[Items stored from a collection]

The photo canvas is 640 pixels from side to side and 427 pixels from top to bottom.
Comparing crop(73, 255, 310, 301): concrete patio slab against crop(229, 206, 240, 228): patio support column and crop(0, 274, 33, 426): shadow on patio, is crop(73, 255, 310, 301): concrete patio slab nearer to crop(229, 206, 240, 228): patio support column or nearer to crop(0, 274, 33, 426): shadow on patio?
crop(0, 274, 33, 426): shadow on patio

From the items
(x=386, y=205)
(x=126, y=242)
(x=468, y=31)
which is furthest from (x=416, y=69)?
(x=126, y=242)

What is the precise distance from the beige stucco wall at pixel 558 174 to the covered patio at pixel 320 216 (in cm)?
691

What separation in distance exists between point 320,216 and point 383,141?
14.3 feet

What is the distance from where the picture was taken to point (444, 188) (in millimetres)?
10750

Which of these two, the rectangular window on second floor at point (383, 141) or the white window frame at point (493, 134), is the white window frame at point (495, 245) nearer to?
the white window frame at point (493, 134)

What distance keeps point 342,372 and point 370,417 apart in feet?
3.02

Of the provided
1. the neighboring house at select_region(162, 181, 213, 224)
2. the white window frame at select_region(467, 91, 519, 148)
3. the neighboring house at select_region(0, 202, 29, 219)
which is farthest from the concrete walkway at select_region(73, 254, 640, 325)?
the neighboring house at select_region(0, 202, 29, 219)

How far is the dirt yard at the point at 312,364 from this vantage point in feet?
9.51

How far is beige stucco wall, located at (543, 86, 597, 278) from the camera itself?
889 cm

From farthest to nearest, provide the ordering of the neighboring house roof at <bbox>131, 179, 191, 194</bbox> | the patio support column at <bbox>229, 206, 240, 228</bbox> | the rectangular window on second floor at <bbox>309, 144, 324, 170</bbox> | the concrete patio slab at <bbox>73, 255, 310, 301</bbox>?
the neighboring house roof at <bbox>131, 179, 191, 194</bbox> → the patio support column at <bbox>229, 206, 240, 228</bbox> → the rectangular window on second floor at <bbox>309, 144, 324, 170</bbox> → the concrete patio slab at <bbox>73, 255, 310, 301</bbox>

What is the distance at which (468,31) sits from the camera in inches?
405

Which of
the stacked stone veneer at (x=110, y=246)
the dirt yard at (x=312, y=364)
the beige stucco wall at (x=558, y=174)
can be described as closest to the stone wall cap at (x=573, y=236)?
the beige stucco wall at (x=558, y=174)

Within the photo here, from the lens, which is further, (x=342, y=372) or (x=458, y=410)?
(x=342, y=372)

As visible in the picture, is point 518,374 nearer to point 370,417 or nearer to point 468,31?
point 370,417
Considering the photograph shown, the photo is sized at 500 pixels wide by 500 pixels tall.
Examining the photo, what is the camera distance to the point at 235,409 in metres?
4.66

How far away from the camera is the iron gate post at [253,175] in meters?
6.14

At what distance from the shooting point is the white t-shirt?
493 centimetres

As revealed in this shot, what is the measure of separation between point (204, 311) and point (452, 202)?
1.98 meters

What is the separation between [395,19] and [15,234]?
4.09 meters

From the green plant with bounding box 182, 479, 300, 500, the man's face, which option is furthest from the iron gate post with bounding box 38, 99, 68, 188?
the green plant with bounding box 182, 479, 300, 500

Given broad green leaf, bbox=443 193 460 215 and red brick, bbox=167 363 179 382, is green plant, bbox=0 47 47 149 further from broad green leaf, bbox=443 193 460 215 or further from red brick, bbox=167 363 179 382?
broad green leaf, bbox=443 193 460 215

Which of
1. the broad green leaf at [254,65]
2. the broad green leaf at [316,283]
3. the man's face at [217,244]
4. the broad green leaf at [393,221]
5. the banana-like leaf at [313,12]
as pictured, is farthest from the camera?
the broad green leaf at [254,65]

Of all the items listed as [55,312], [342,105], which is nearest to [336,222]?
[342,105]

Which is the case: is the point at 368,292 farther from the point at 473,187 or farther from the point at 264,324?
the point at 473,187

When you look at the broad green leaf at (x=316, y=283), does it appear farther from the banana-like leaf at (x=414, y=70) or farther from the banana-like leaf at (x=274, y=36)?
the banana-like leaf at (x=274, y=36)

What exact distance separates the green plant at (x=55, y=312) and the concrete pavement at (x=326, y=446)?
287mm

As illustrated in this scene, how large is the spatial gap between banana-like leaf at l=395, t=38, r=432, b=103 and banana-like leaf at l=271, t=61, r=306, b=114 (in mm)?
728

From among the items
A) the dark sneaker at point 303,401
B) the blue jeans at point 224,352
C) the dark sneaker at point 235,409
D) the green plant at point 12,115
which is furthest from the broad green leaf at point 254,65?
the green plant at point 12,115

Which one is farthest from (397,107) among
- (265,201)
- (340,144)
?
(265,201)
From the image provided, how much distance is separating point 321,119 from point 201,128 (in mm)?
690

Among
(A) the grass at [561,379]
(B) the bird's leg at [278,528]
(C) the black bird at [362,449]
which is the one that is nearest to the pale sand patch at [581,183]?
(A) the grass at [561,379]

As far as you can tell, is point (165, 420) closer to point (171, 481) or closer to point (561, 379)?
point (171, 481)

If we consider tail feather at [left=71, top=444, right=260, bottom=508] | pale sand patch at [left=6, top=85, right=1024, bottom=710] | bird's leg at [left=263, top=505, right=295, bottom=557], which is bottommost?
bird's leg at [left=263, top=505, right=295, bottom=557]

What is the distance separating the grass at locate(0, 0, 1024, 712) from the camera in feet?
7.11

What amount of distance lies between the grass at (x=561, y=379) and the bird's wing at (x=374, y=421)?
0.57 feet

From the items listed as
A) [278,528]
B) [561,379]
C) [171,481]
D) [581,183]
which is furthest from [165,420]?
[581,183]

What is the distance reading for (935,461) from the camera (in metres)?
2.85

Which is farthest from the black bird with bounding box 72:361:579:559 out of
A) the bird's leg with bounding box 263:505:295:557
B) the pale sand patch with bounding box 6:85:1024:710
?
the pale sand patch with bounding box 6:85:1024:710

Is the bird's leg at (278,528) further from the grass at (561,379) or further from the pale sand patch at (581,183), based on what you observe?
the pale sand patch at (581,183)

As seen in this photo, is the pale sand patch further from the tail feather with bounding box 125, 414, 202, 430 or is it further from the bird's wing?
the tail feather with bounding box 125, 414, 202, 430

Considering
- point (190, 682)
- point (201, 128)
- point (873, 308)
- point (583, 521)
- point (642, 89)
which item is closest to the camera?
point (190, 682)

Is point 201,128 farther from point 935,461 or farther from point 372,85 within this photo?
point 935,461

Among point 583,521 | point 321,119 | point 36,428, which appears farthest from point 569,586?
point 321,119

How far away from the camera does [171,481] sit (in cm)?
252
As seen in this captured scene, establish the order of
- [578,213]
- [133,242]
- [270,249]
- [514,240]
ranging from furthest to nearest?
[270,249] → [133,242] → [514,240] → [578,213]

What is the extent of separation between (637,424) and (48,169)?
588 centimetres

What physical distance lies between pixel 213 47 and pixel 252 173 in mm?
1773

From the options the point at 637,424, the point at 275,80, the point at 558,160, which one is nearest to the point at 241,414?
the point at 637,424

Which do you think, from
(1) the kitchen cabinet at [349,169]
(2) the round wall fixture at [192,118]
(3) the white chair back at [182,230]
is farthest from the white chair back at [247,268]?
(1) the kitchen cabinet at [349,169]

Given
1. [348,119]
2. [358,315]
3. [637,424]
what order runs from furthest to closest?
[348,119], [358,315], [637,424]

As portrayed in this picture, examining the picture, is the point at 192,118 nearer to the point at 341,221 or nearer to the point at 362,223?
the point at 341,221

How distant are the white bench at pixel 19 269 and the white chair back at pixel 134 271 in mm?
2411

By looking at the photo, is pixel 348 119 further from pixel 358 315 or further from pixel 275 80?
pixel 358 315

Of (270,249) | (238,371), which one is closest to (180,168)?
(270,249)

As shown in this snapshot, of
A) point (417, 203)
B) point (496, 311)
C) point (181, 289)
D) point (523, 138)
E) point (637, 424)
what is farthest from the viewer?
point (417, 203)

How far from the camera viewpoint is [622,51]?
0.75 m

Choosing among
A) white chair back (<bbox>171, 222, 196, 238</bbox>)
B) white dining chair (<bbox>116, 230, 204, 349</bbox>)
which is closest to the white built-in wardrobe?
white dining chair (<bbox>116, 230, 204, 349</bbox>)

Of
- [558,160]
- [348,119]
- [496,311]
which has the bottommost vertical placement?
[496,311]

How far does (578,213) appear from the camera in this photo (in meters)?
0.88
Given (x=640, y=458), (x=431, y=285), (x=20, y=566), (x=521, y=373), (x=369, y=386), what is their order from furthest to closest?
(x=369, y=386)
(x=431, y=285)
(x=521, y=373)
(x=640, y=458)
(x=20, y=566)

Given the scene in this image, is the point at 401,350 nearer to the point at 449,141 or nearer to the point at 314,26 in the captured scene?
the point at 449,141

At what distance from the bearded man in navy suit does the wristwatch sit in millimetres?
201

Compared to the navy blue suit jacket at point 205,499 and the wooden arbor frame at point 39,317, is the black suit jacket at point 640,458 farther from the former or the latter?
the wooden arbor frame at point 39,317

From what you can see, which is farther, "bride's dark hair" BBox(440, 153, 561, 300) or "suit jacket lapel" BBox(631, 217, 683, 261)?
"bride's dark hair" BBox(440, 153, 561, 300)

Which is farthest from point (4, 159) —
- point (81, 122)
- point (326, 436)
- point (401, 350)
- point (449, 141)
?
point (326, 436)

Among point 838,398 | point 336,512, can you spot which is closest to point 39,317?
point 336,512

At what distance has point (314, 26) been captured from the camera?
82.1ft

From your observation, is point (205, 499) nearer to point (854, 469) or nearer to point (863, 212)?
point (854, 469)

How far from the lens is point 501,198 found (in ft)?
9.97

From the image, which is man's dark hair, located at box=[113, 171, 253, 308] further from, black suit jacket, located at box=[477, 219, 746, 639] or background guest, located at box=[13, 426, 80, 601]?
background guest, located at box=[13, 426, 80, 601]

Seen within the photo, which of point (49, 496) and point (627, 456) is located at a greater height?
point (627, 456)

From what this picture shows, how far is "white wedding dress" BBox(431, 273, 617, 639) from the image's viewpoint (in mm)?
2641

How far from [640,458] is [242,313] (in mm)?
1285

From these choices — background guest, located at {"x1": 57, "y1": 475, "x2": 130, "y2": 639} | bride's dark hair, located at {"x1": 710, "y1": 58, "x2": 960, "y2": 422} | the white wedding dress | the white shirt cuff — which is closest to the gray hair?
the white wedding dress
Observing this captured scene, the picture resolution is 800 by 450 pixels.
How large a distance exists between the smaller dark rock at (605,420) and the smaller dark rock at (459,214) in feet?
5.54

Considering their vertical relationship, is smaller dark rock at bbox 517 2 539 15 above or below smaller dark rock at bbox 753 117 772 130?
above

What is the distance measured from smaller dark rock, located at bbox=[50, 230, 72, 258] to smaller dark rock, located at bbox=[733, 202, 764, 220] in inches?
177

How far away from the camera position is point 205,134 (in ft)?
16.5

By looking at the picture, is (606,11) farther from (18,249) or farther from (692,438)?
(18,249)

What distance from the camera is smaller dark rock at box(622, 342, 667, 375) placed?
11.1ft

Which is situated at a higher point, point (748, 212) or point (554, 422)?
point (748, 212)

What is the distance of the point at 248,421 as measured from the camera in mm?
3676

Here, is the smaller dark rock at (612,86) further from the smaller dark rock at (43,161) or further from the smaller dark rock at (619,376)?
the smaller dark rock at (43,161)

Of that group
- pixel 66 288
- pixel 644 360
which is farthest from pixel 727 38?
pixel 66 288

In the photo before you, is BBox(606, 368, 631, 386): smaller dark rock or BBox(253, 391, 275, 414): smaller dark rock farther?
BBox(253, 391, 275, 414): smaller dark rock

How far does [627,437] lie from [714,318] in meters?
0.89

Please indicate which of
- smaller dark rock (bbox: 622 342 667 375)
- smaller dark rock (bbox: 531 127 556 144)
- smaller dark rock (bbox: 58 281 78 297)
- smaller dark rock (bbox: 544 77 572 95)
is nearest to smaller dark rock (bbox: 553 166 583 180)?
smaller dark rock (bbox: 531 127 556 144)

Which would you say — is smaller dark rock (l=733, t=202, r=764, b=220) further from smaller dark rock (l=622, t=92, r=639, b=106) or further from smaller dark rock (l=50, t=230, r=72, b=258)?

▸ **Exercise description**
Pick out every line in the records that contains the word "located", and copy each of those lines in full.

▸ **Result of the task**
How far is beige stucco wall, located at (543, 86, 597, 278) from the camera itself?
From the image, which is man's dark hair, located at box=[113, 171, 253, 308] further from, black suit jacket, located at box=[477, 219, 746, 639] or background guest, located at box=[13, 426, 80, 601]?
background guest, located at box=[13, 426, 80, 601]
Seen within the photo, which of point (49, 496) and point (627, 456) is located at a greater height?
From these choices — background guest, located at {"x1": 57, "y1": 475, "x2": 130, "y2": 639} | bride's dark hair, located at {"x1": 710, "y1": 58, "x2": 960, "y2": 422} | the white wedding dress | the white shirt cuff — which is closest to the gray hair?
What is the distance measured from smaller dark rock, located at bbox=[50, 230, 72, 258] to smaller dark rock, located at bbox=[733, 202, 764, 220] in inches?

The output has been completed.